As a costume designer, Joel Ebarb knows a lot about style. He also knows the vital importance of substance.
For Ebarb, chair of the Department of Theatre in the Patti and Rusty Rueff School of Visual and Performing Arts, substance is the key to success as a teacher — substance in the material presented and in the professor's character. Without it, students immediately smell a fraud, he says, and they don't like it. With it, they engage.
And it is clear that Ebarb is engaging. So much so that the University rewarded him in May 2011 with its highest teaching recognition, an Outstanding Undergraduate Teaching Award in memory of Charles B. Murphy.

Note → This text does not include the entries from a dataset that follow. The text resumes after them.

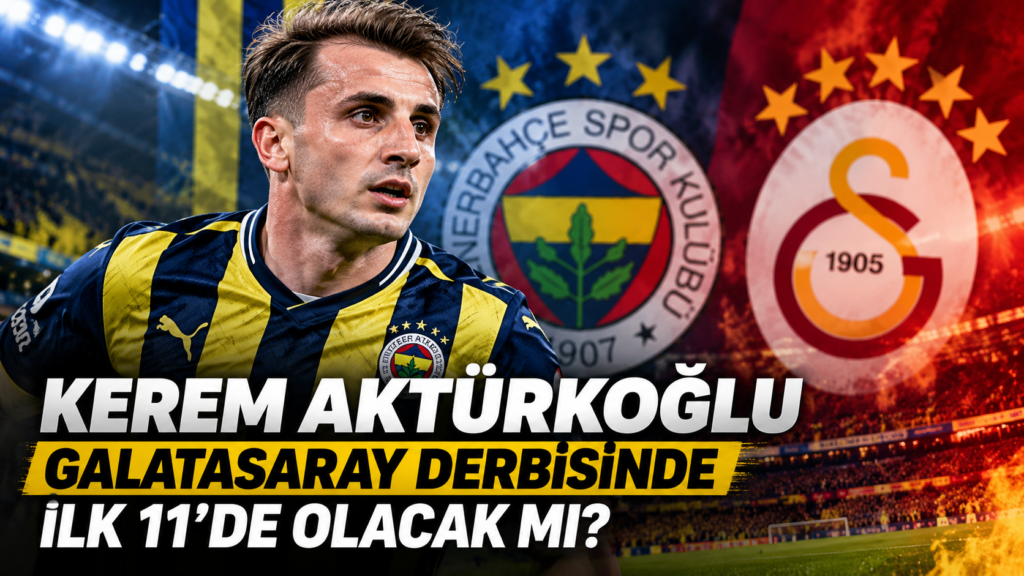 Kerem Aktürkoğlu Galatasaray Derbisinde İlk 11’de Olacak mı?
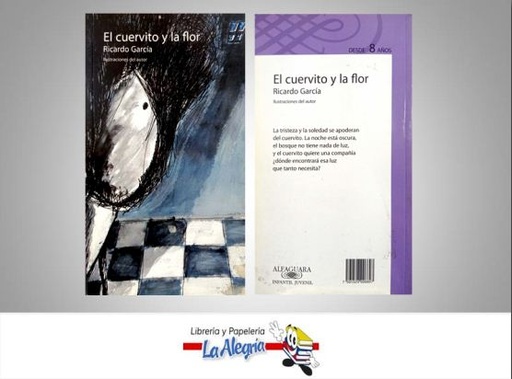 [7591524006607] EL CUERVITO Y LA FLOR  TEMATICA CUENTOS AUTOR RICARCDO GARCIA EDITORIAL ALFAGUARA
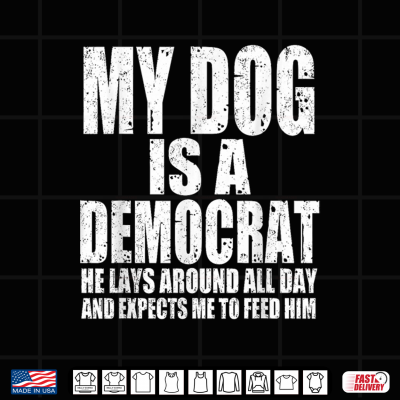 Design My Dog is a Democrat Lays Around All Day Expects Me to Feed Shirt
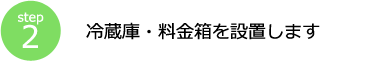 step2 冷蔵庫・料金箱を設置します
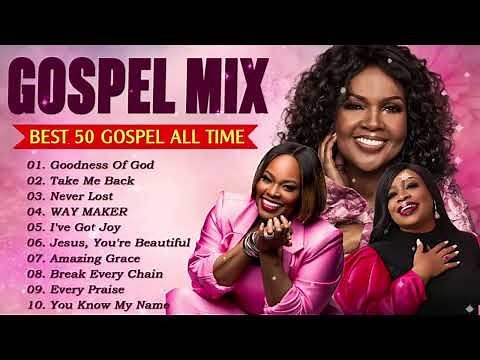 GOODNESS OF GOD 💥 50 Greatest Black Gospel Songs All Time 💥 CeCe Winans, Tasha Cobbs, Jekalyn Carr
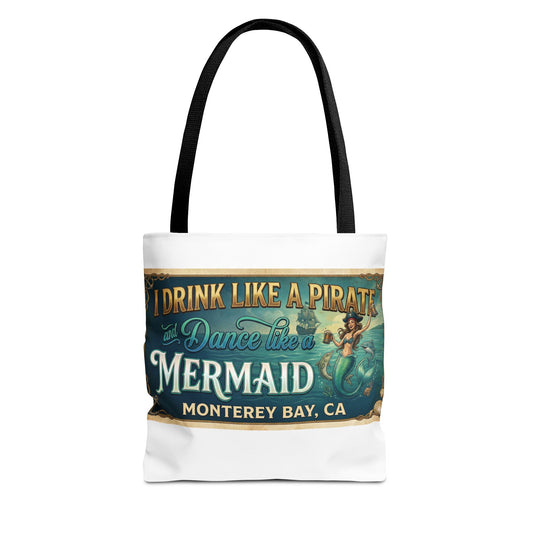 Mermaid Tote Bag – "I Drink Like a Pirate and Dance Like a Mermaid" Monterey Bay Beach Tote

"Professor Ebarb was always so lively and entertaining. You can see that he is passionate about his discipline. He never just lectured; he always interacted with the students," says Silvia Son, a junior in mass communication who took his "History of Social Dress" course.
Ebarb set out to be a teacher during his undergraduate days in English at Northwestern State University of Louisiana. He came to Purdue in 1997 as manager of the costume shop and soon took on teaching duties. He teaches large classes like "Theater Appreciation," which draws over 200 students. And he teaches small classes, like "Period Styles," a graduate seminar. Regardless of the size of his audience, his approach is the same.
"I look at teaching a lecture as putting on a show," says Ebarb, who on this day is dressed with flair and style in a beautifully fitted blue blazer, crisp dress shirt, and natty bow tie. "It can’t just be edu-tainment; you do have to keep the students' attention. It's like doing a play. A good teacher draws energy from the class."
"Attending Professor Ebarb's class means participating in a celebration of knowledge. It's not a matter of watching him; it's a total interaction," says Katie Morrison, an art history major who studied with Ebarb. "He encourages thoughtful, laid-back, and often hilarious discussion. I kept my class notebook because of Professor Ebarb's fantastic one-liners. But more importantly, he is genuinely interested in all his students and in all of our perspectives."